Copy out all of the data word for word. Omit every picture.

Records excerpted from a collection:
┄┄┄┄┄┄

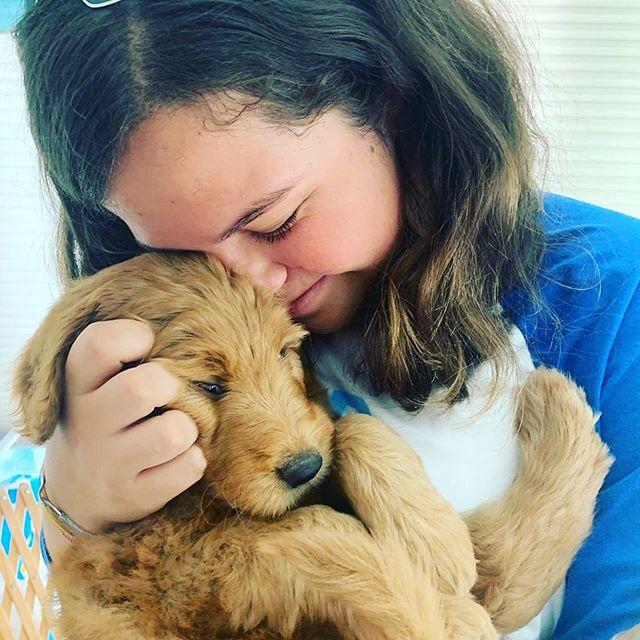 "If this post gets 1 million likes, my girl @sofia.carmosink will get to bring home this puppy. Her daddy drives a hard bargain @jujybugg #Repost @sofia.carmosink with @get_repost ・・・ If this post gets 1 million likes my dad will buy us a dog!!! Help a sis out!!!!! - - - - - - - To post on your story- click the paper airplane icon on to send post to others and click the first option ""post to your story""!!!"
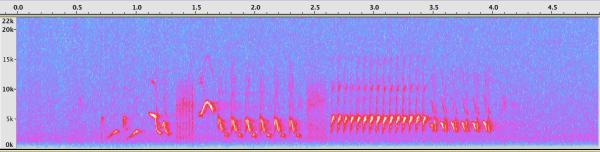 15-Lark Sparrow spectrogram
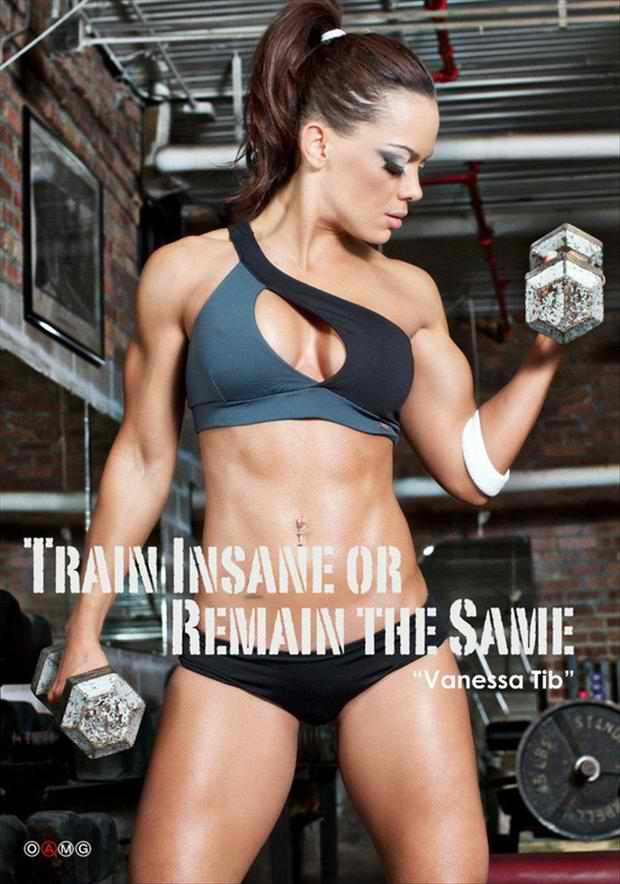 Fitness Motivational Quotes Train Insane Or Remain The Same (2)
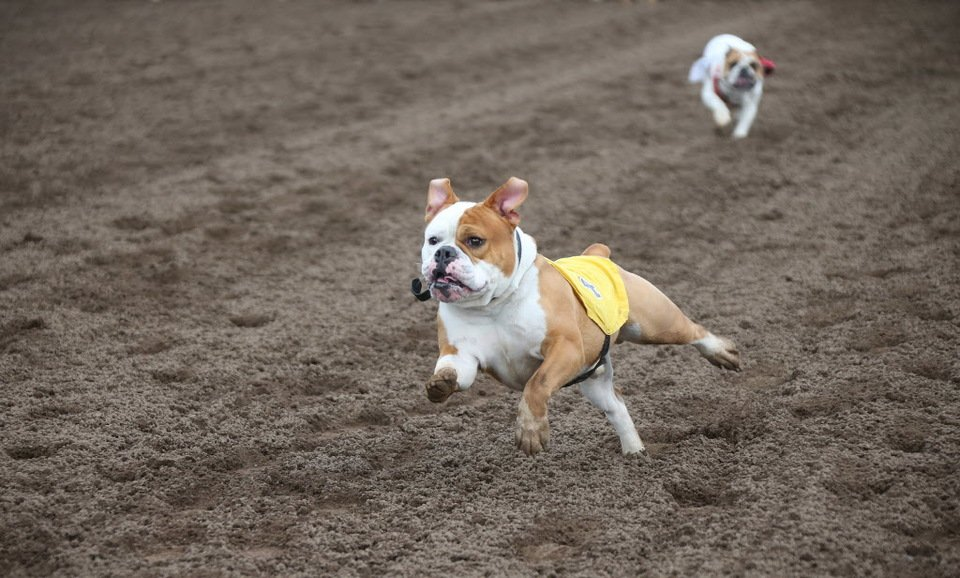 Running of the bulldogs at Canterbury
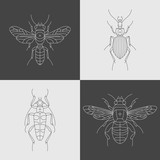set of four insects design elements - 158484770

┄┄┄┄┄┄

▸ PROBLEM SOLUTION
 "If this post gets 1 million likes, my girl @sofia.carmosink will get to bring home this puppy. Her daddy drives a hard bargain @jujybugg #Repost @sofia.carmosink with @get_repost ・・・ If this post gets 1 million likes my dad will buy us a dog!!! Help a sis out!!!!! - - - - - - - To post on your story- click the paper airplane icon on to send post to others and click the first option ""post to your story""!!!"
 15-Lark Sparrow spectrogram
 Fitness Motivational Quotes Train Insane Or Remain The Same (2)
 Running of the bulldogs at Canterbury
set of four insects design elements - 158484770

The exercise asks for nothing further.